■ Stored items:
>>

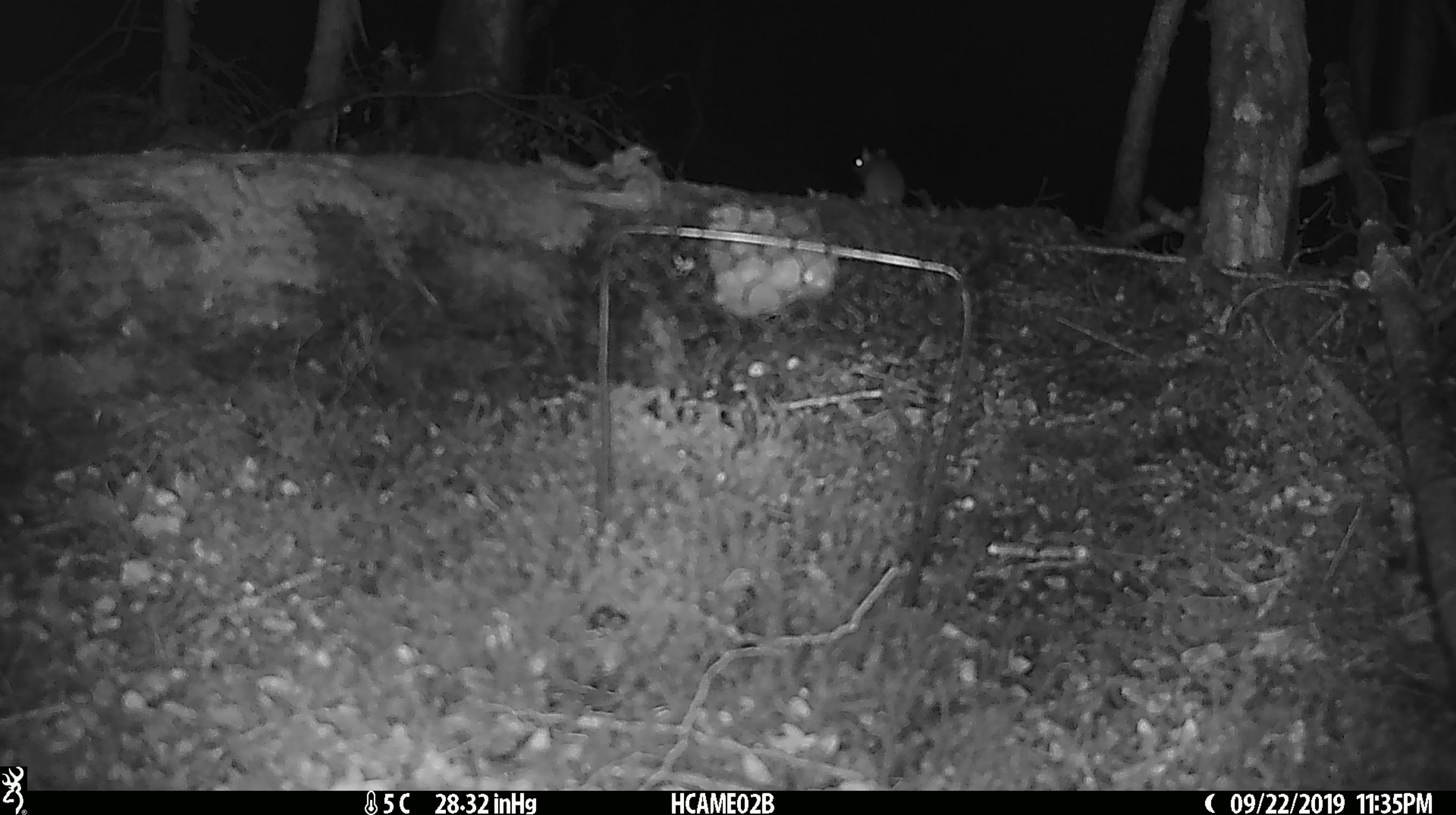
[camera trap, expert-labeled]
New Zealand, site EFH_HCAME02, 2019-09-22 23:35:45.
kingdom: Animalia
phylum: Chordata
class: Mammalia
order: Rodentia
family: Muridae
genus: Mus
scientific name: Mus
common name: mouse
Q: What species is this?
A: Mouse (Mus).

<<

■ Activity:
Please repeat the entries above exactly, leaving out any pictures.

■ Task answer:
[camera trap, expert-labeled]
New Zealand, site EFH_HCAME02, 2019-09-22 23:35:45.
kingdom: Animalia
phylum: Chordata
class: Mammalia
order: Rodentia
family: Muridae
genus: Mus
scientific name: Mus
common name: mouse
Q: What species is this?
A: Mouse (Mus).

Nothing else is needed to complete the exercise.